** TASK REQUIREMENTS **
Exactly the lines below starting at the line with "Water Quality" and ending at the line with "www.alamy.com" are wanted, with both ends included. Leave out the pictures and add no other lines.

** SUPPLIED RECORDS **
=-=-=-=-=
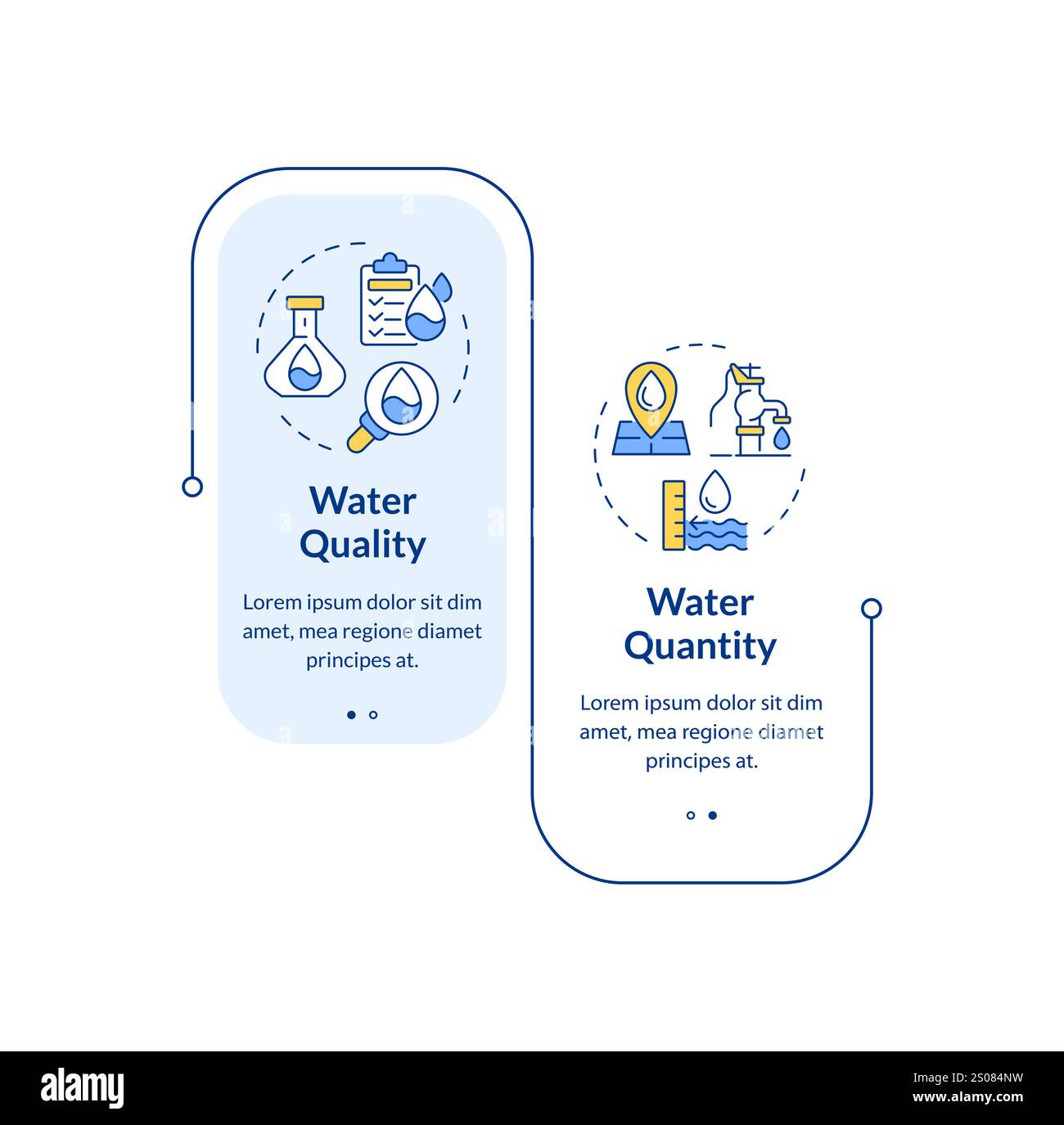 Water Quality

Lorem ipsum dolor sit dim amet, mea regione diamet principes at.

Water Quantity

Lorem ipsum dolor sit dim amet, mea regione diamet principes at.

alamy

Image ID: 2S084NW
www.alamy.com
=-=-=-=-=
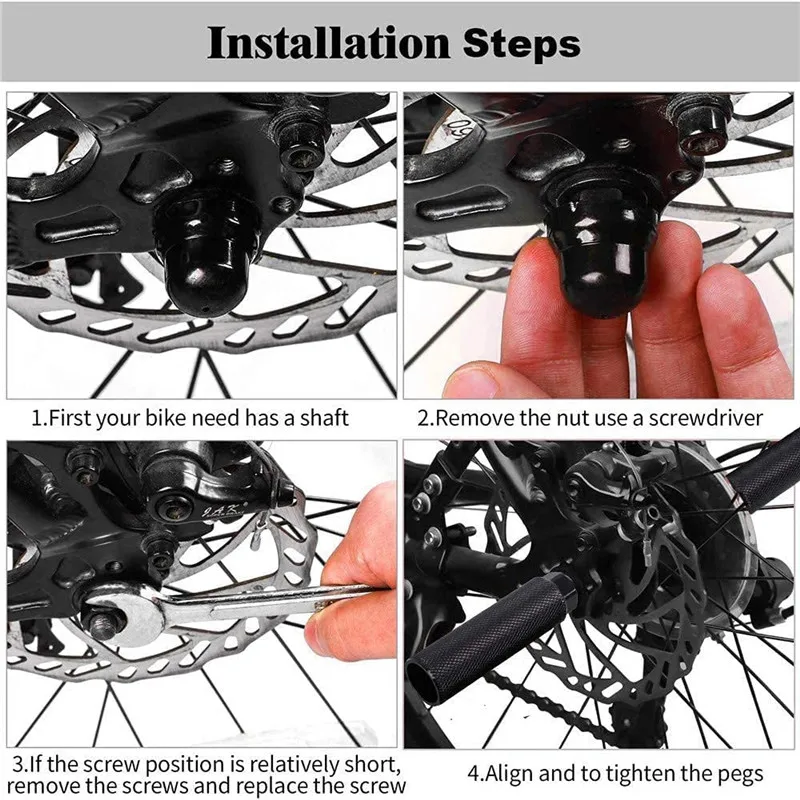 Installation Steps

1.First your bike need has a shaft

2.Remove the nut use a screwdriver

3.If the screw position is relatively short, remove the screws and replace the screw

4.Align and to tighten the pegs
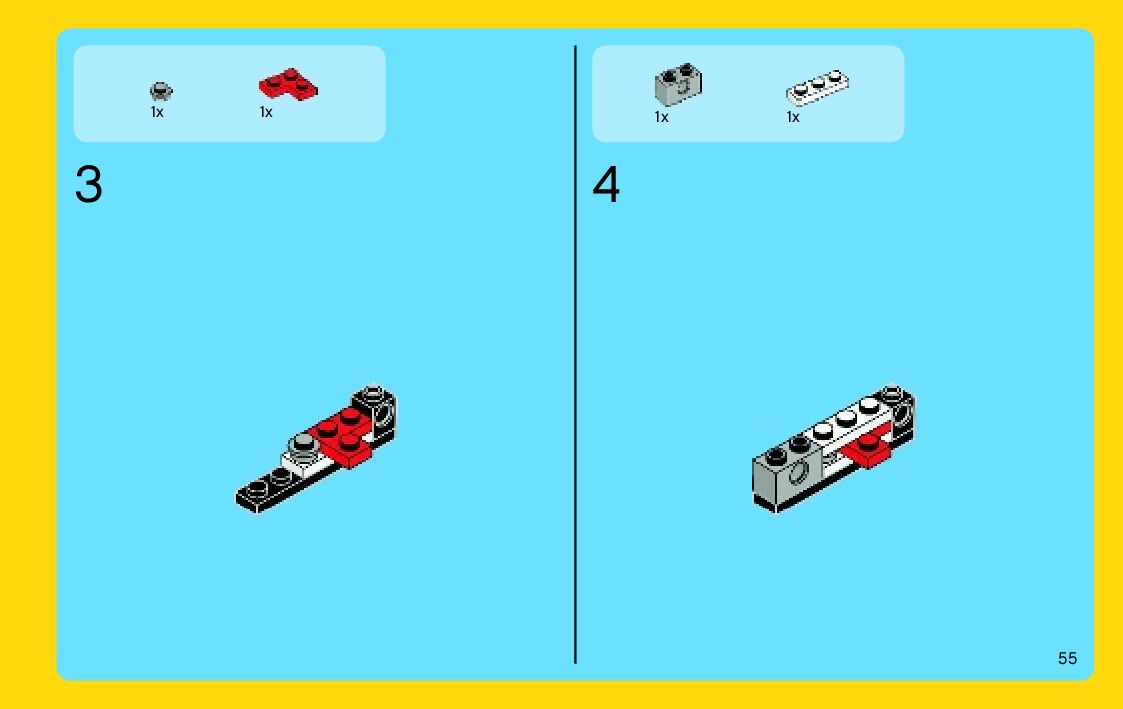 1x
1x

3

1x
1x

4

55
=-=-=-=-=
** TASK SOLUTION **
 Water Quality

Lorem ipsum dolor sit dim amet, mea regione diamet principes at.

Water Quantity

Lorem ipsum dolor sit dim amet, mea regione diamet principes at.

alamy

Image ID: 2S084NW
www.alamy.com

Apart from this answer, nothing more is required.